DEFICIT E FLAT TAX IL CONTO CHE PAGHEREMO
Caro Aldo, questo episodio si verificò anni fa in un paese della provincia di Arezzo. Durante un consiglio comunale, un consigliere chiese al sindaco perché non si faceva una certa opera. Il sindaco rispose che non era possibile in quanto il Comune aveva 50 milioni di deficit. Allora il consigliere ribattè: «Cominciamo a spendere quelli», frase che nella zona ancora si ripete quando si vuol fare qualcosa e non si hanno i soldi. Secondo me, è ciò che sta facendo il nuovo governo: «spende il deficit». Giuseppe Baiocco, Monza
Caro Giuseppe,
Ho ripensato al suo aneddoto ascoltando l’intervento a un convegno di Claudio Borghi, l’economista di riferimento della Lega. E mi sono reso conto che questo governo difficilmente durerà a lungo, proprio per il motivo che lei segnala: il deficit. Incalzato da Massimo Sideri, che gli chiedeva quanto costa la flat tax, ha risposto: «Il problema non è quel che costa, ma quel che rientra. Mettiamo anche che costi 50 miliardi; saranno 50 miliardi in mano ai cittadini, che in qualche forma torneranno». Temo sia più facile finiscano in banca, magari all’estero, dove nei giorni della nascita del governo gialloverde di miliardi ne sono già transitati 38. Ma tanto la flat tax non ci sarà. Quel che risparmieremo con le aliquote lo perderemo con le mancate detrazioni: il gettito fiscale dovrà restare lo stesso, a meno di non uscire dall’europa. Se tutte le promesse del mitico Contratto dovessero essere mantenute, ci ritroveremmo fuori dall’euro, e senza piani B. Se non lo saranno — e non lo saranno —, il forte consenso iniziale diminuirà velocemente.

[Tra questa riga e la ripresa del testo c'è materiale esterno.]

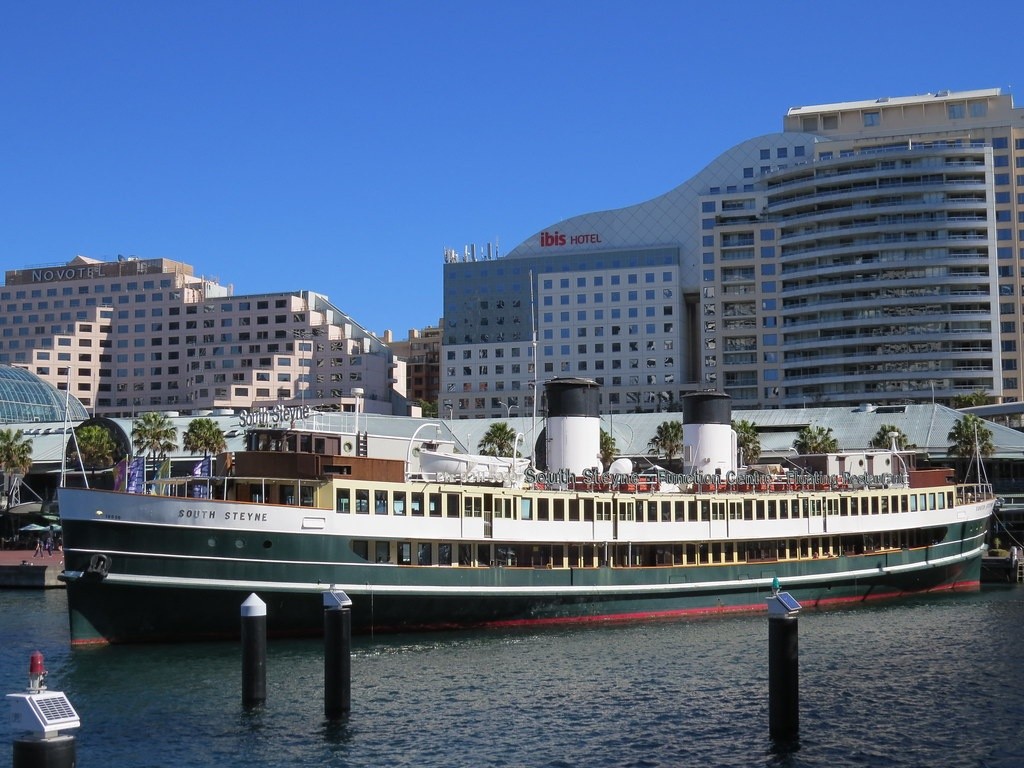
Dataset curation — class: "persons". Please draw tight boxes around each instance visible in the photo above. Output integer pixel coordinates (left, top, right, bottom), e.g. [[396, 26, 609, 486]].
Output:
[[46, 537, 53, 558], [32, 538, 44, 559], [58, 534, 63, 553]]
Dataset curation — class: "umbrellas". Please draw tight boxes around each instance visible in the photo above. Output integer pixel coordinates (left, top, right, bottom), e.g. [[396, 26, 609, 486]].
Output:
[[46, 523, 62, 531], [18, 523, 48, 535]]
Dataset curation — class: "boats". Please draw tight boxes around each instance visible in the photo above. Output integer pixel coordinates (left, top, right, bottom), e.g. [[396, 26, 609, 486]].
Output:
[[55, 268, 1000, 651], [418, 447, 530, 486]]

Non è un auspicio, è una previsione; ma questo governo è troppo improvvisato per durare a lungo. Non so chi lo farà cadere: se la speculazione internazionale e la Merkel come nel 2011; o Salvini, quando valuterà che rischia di restare sepolto dalle macerie politiche dell’esperimento bipopulista; o la spaccatura che si intravede nei grillini. Oggi gli scontenti esitano a uscire allo scoperto, nella speranza di un sottosegretariato o di una presidenza di commissione, ma non tutti potranno essere accontentati; né sarà contento Grillo, il fondatore, di vedersi trattato come il vecchio zio chiuso nello sgabuzzino delle scope.
Certo il governo non lo farà cadere l’opposizione, mai così debole e divisa. E certo dopo Conte non tornerà Gentiloni; anzi, al Pd farebbe bene un bel bagno di opposizione e di umiltà. Probabilmente avremo una vittoria del centrodestra, trainato da Salvini. Oppure una soluzione istituzionale (a fine 2019 finisce il mandato di Draghi). Sperando nel frattempo di non esserci fatti troppo male.